Department of Animal Science, Iowa State University, Ames, IA 50011, USA.
Department of Physiology, University of Arizona, Tucson, AZ 85724, USA.
Toxicol Appl Pharmacol. 2014 May 1;276(3):179-87. doi: 10.1016/j.taap.2014.02.011. Epub 2014 Feb 24.
Chronic exposure to the polycyclic aromatic hydrocarbon 7,12-dimethylbenz[a]anthracene (DMBA), generated during combustion of organic matter including cigarette smoke, depletes all ovarian follicle types in the mouse and rat, and in vitro models mimic this effect. To investigate the mechanisms involved in follicular depletion during acute DMBA exposure, two concentrations of DMBA at which follicle depletion has (75 nM) and has not (12.5 nM) been observed were investigated. Postnatal day four F344 rat ovaries were maintained in culture for four days before a single exposure to vehicle control (1% DMSO; CT) or DMBA (12 nM; low-concentration or 75 nM; high-concentration). After four or eight additional days of culture, DMBA-induced follicle depletion was evaluated via follicle enumeration. Relative to control, DMBA did not affect follicle numbers after 4 days of exposure, but induced large primary follicle loss at both concentrations after 8 days; while, the low-concentration DMBA also caused secondary follicle depletion. Neither concentration affected primordial or small primary follicle number. RNA was isolated and quantitative RT-PCR performed prior to follicle loss to measure mRNA levels of genes involved in xenobiotic metabolism (Cyp2e1, Gstmu, Gstpi, Ephx1), autophagy (Atg7, Becn1), oxidative stress response (Sod1, Sod2) and the phosphatidylinositol 3-kinase (PI3K) pathway (Kitlg, cKit, Akt1) 1, 2 and 4 days after exposure. With the exception of Atg7 and cKit, DMBA increased (P < 0.05) expression of all genes investigated. Also, BECN1 and pAKT(Thr308) protein levels were increased while cKIT was decreased by DMBA exposure. Taken together, these results suggest an increase in DMBA bioactivation, add to the mechanistic understanding of DMBA-induced ovotoxicity and raise concern regarding female low concentration DMBA exposures.
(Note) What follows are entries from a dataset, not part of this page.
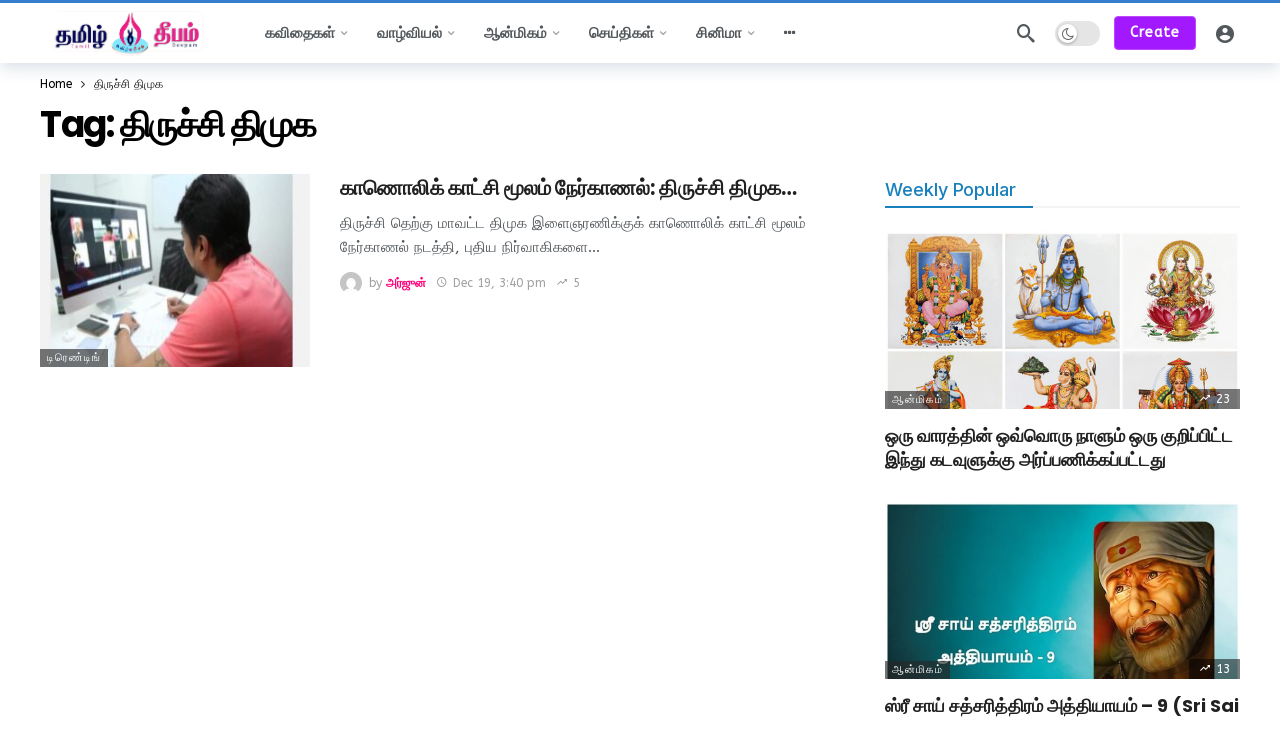

--- FILE ---
content_type: text/html; charset=utf-8
request_url: https://www.google.com/recaptcha/api2/aframe
body_size: 269
content:
<!DOCTYPE HTML><html><head><meta http-equiv="content-type" content="text/html; charset=UTF-8"></head><body><script nonce="SRQTGhnzwVa5QkXkznDozQ">/** Anti-fraud and anti-abuse applications only. See google.com/recaptcha */ try{var clients={'sodar':'https://pagead2.googlesyndication.com/pagead/sodar?'};window.addEventListener("message",function(a){try{if(a.source===window.parent){var b=JSON.parse(a.data);var c=clients[b['id']];if(c){var d=document.createElement('img');d.src=c+b['params']+'&rc='+(localStorage.getItem("rc::a")?sessionStorage.getItem("rc::b"):"");window.document.body.appendChild(d);sessionStorage.setItem("rc::e",parseInt(sessionStorage.getItem("rc::e")||0)+1);localStorage.setItem("rc::h",'1770047672847');}}}catch(b){}});window.parent.postMessage("_grecaptcha_ready", "*");}catch(b){}</script></body></html>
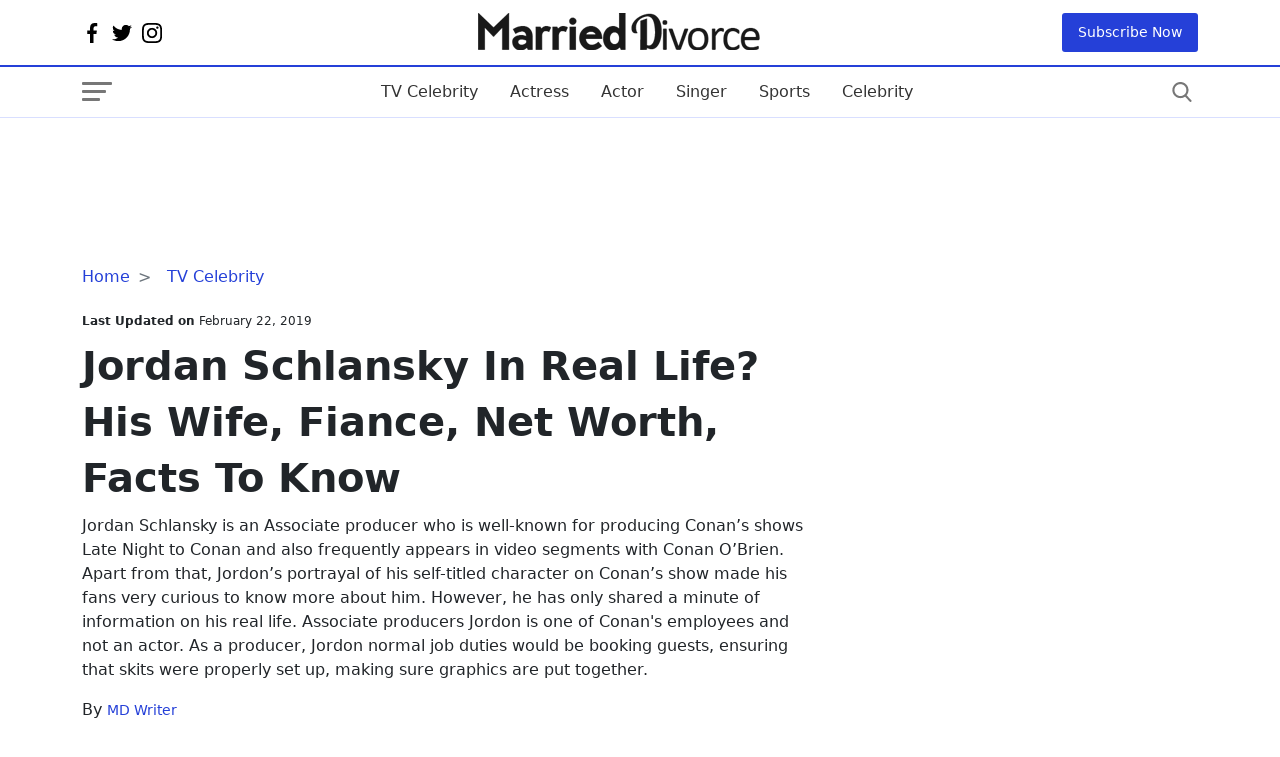

--- FILE ---
content_type: text/html; charset=utf-8
request_url: https://www.google.com/recaptcha/api2/aframe
body_size: 268
content:
<!DOCTYPE HTML><html><head><meta http-equiv="content-type" content="text/html; charset=UTF-8"></head><body><script nonce="oRhCr6jO12-zy541KZQUPA">/** Anti-fraud and anti-abuse applications only. See google.com/recaptcha */ try{var clients={'sodar':'https://pagead2.googlesyndication.com/pagead/sodar?'};window.addEventListener("message",function(a){try{if(a.source===window.parent){var b=JSON.parse(a.data);var c=clients[b['id']];if(c){var d=document.createElement('img');d.src=c+b['params']+'&rc='+(localStorage.getItem("rc::a")?sessionStorage.getItem("rc::b"):"");window.document.body.appendChild(d);sessionStorage.setItem("rc::e",parseInt(sessionStorage.getItem("rc::e")||0)+1);localStorage.setItem("rc::h",'1768852867260');}}}catch(b){}});window.parent.postMessage("_grecaptcha_ready", "*");}catch(b){}</script></body></html>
慢性暴露于多环芳烃 7,12-二甲基苯并[a]蒽(DMBA)会耗尽小鼠和大鼠所有类型的卵泡,这种效应在体外模型中得到了模拟,而 DMBA 是在有机物燃烧(包括香烟烟雾)过程中产生的。为了研究在急性 DMBA 暴露期间卵泡耗竭涉及的机制,研究了两种浓度的 DMBA,其中一种浓度(75 nM)观察到卵泡耗竭,另一种浓度(12.5 nM)未观察到卵泡耗竭。在对新生 4 天的 F344 大鼠卵巢进行为期 4 天的培养后,用 vehicle control(1% DMSO;CT)或 DMBA(12 nM;低浓度或 75 nM;高浓度)进行单次处理。在培养 4 或 8 天后,通过卵泡计数评估 DMBA 诱导的卵泡耗竭。与对照相比,DMBA 在暴露 4 天后不影响卵泡数量,但在 8 天后两种浓度均导致大的初级卵泡丢失;而低浓度的 DMBA 也导致次级卵泡耗竭。两种浓度均不影响原始卵泡或小初级卵泡数量。在卵泡丢失之前分离 RNA 并进行定量 RT-PCR,以测量参与外源性代谢(Cyp2e1、Gstmu、Gstpi、Ephx1)、自噬(Atg7、Becn1)、氧化应激反应(Sod1、Sod2)和磷脂酰肌醇 3-激酶(PI3K)途径(Kitlg、cKit、Akt1)的基因的 mRNA 水平,暴露后 1、2 和 4 天进行测量。除了 Atg7 和 cKit 之外,DMBA 增加了(P < 0.05)所有研究基因的表达。此外,DMBA 暴露增加了 BECN1 和 pAKT(Thr308)蛋白水平,同时降低了 cKIT 水平。综上所述,这些结果表明 DMBA 的生物活化增加,有助于深入了解 DMBA 诱导的卵毒性,并引起对女性低浓度 DMBA 暴露的关注。